Can telefonu açtı fakat Merve’nin sesini tanıyamadı. Bir de Merve’nin şirket telefonu Can’da kayıtlı olmadığı için arayanın kim olduğunu sorunca Merve müthiş şovuna başladı. “Merhaba Can nasılsın? Tülay ben, beni hatırlamadın mı?” diye sordu. Can’ın sesini duyamasak da Merve’yi çıkaramadığını anlamak hiç de zor değildi. Can, Tülay’a kim olduğunu sordukça Merve inatla oscarlık bir performansla sergileyerek kendisini hatırlayamadığı için hesap soruyor, Can’ın beynindeki nöronların iletimi teker teker duruyordu. En sonunda Merve “Dershaneden ben ya, nasıl unutursun beni aşk olsun?” diyince Can zerre hatırlamadığı halde “Haa evet hatırladım şimdi!” diyerek sazan gibi atladı. Merve’nin “En İyi Kadın Oyuncu” dalındaki unutulmaz performansını izlerken gülmemek için kendimizi zor tutuyorduk fakat Merve şovuna aralıksız devam ediyordu. Nihayetinde “Can nerdesin sen? Alsancak’taysan görüşelim?” diyince “Hayır, Bornova’da Kule’deyim ben!” diye yanıtladı Can. Kule dediği yer, FRP ya da Warhammer gibi masaüstü oyunları oynanan, Can’ın sıklıkla uğradığı mabediydi. Taşlar şimdi yerine oturmuştu. Piç bizi sınavdan geç çıkacağım ayağıyla ekmiş ve Kule’ye oyun oynamaya gitmişti. Merve nihayetinde “Peki o zaman sonra görüşürüz” diyerek telefonu kapattığında hepimiz gülmekten altımıza sıçacak durumdaydık.

Ama hepimiz Can’ın az önce arayan kızın kim olduğunu düşünmekten oyun falan oynayamadığını adımız gibi biliyorduk.
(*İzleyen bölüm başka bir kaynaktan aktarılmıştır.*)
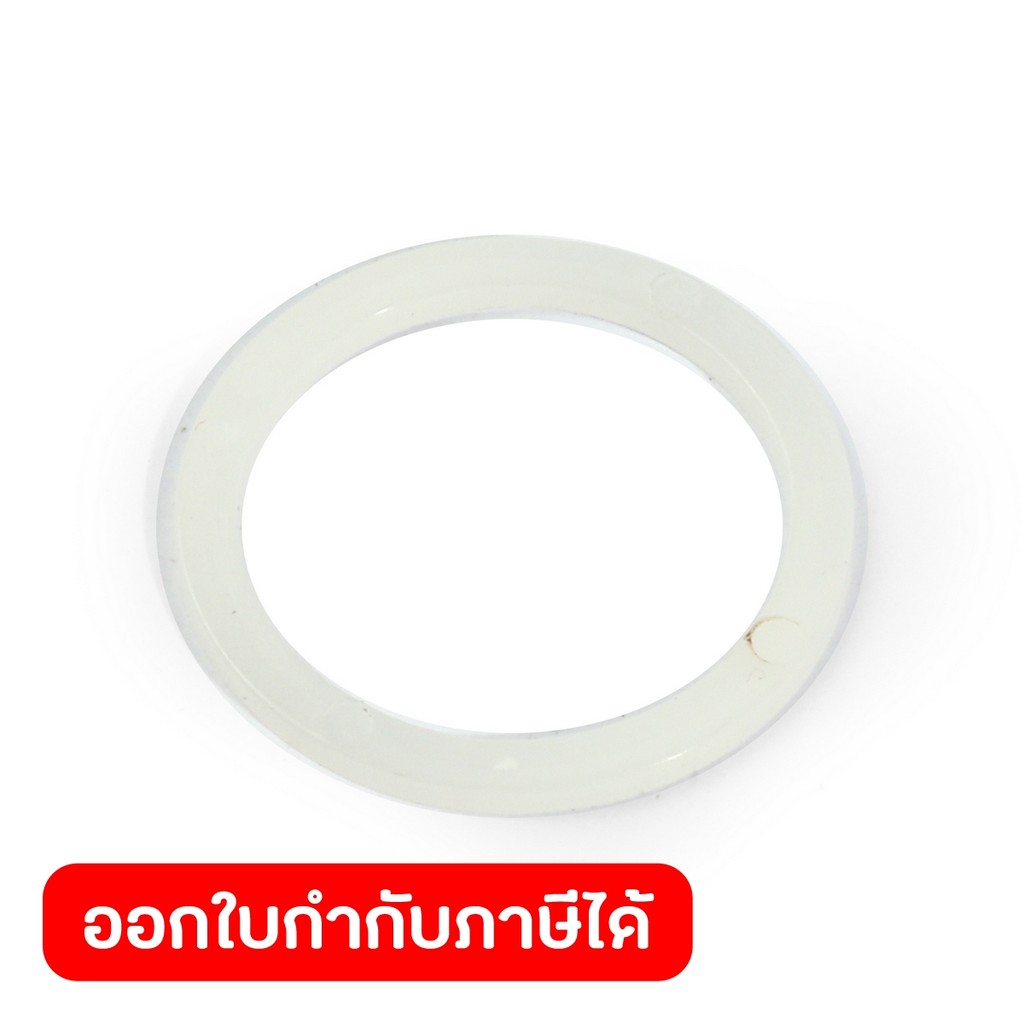 POLO(MAT HANDING)  อะไหล่ AC30#308 แหวน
Ve tezimizin ispatlanması da yalnızca 5dk sürdü. İçi içini yiyen Can, “Aab az önce arayan Merve’miydi?” diye sormak için Çağatay’ı aradı. Çağatay da “Hayır lan, biz Kaos’ta oturuyoz, sen nerdesin gelmicen mi buluşmaya?” diye sorunca da Can’ın aklınca uyanık planını ortaya çıkartan cümle kendi ağzından döküldü:”Aab ben daha yeni çıktım sınavdan. Yetişir miyim siz kalkmadan bilmiyorum aq!”.

Evet kıymetli dostlar, bu yavşağın altı-üstü g*tü boklu bir masaüstü oyunu oynamak adına bizi ekmek için kullandığı s*kten plan, Çağatay-Merve çiftinin unutulmaz oyunculuk performanslarıyla aynen ortaya çıkmıştı. Bizim zaten aşırı zeki bir ekip olduğumuz yetmiyormuş gibi bir de üzerine alkol alınınca zekâmız korkunç bir düzeye fırladığını kendisi hiç hesaba katmamıştı. Gecenin kalan bölümünde Can elbette ki gelmedi ve sınavda olduğu yalanıyla s*kko işlerine kaldığı yerden devam etti. Ulan insan sınavdayken telefonda konuşabilir mi? Bari biraz daha düzgün bir yalan uydur aq, haksız mıyım a dostlar?

Ha ayrıca, son bir ekleme yapmak isterin. Can hala bu planını ortaya çıkardığımızdan habersiz. Kendisi de aynı sizler gibi ilk kez bu satırları okuduktan sonra öğrenecek bu durumu. Tepkisini de hep beraber göreceğiz. Murat’ın da dediği gibi, “Bana ağız *rospuluğu yapma, ben daha *rospuyum aq!”